- Leader: Krzysztof Kawęcki
- Founder: Marek Jurek
- Founded: 20 April 2007
- Split from: Law and Justice
- Headquarters: ul. Wspólna 61/105, Warsaw
- Ideology: National conservatism Social conservatism Ordoliberalism Euroscepticism Polish nationalism
- Political position: Right-wing
- European affiliation: European Christian Political Party
- European Parliament group: European Conservatives and Reformists Group
- Colours: Blue, Red
- Sejm: 0 / 460 (0%)
- Senate: 0 / 100 (0%)
- European Parliament: 0 / 53 (0%)
- Regional assemblies: 1 / 555

Website
- prawicarzeczypospolitej.org

= Right Wing of the Republic =

The Right Wing of the Republic (Prawica Rzeczypospolitej) is a political party in Poland founded by former Marshal of the Sejm Marek Jurek on 20 April 2007 after he had left Law and Justice on 16 April 2007, when the Sejm failed to pass a constitutional amendment outlawing abortion.
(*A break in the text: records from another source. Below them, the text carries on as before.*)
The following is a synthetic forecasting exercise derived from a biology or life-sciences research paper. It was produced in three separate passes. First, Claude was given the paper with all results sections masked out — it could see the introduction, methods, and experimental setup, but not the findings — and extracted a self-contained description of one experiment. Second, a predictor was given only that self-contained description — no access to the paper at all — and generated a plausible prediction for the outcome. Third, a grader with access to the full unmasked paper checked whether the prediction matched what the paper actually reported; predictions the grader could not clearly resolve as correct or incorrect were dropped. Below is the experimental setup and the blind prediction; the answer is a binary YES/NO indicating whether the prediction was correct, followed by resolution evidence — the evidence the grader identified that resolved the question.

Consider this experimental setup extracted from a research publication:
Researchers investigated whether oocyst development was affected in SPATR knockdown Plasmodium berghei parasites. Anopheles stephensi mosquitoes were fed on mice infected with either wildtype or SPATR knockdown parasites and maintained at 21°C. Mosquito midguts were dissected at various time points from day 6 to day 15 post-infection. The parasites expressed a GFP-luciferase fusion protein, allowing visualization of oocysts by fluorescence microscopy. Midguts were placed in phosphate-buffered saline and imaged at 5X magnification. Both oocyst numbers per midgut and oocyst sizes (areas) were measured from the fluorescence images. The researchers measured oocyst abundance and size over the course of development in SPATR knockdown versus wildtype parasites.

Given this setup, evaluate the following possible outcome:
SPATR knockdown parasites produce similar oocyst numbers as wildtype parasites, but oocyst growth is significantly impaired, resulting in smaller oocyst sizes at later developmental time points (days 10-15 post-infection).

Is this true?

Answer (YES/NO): NO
The party positions itself as a Christian conservative party with a strong focus on family rights and an anti-abortion stance.

== Political program ==
The program of the Right Wing of the Republic includes:
- Constitutional prohibition of abortion.
- Prohibiting prostitution and pornography.
- Public combat against "cultural Marxism" and "gender ideology".
- Restoration of capital punishment for homicide and rape.
- Tax concessions for families and expanded pro-family policy.
- Privatization of some state-owned companies (excluding strategic energy and mining industries).
- Longer maternity leave.
- Reinforcement public health care.
- Opposition to joining euro zone.
- Reduced government spending.
- Labor law liberalization.
- Holidays on Sunday and other religious festivities.
- Introduction of Demeny voting

== Former Sejm members ==
- Marek Jurek
- Małgorzata Bartyzel
- Marian Piłka
- Lucyna Wiśniewska
- Dariusz Kłeczek
- Artur Zawisza
- Jan Klawiter

== Former Senat members ==
- Adam Biela
- Mieczysław Maziarz

== Former European Parliament members ==
- Marek Jurek

==Election results==

===Sejm===

| Election year | # of votes | % of vote | # of overall seats won | +/– | Government |
|---|---|---|---|---|---|
| 2011 | 35,169 | 0.24 | 0 / 460 | - | Extra-parliamentary |
| 2015 | 5,711,687 | 37.6 (#1) with Law and Justice | 1 / 460 * | +1 | Government |
| 2019 | 1,765 | 0.01 | 0 / 460 | −1 | Extra-parliamentary |

- Only 217 of those were actually from the party. 9 of the elected were members of Solidarity for Poland, 8 were members of Poland Together and Jan Klawiter was a member of Right Wing of the Republic. Under an agreement between the two parties he is an independent in the Sejm (not affiliated to any parliamentary faction).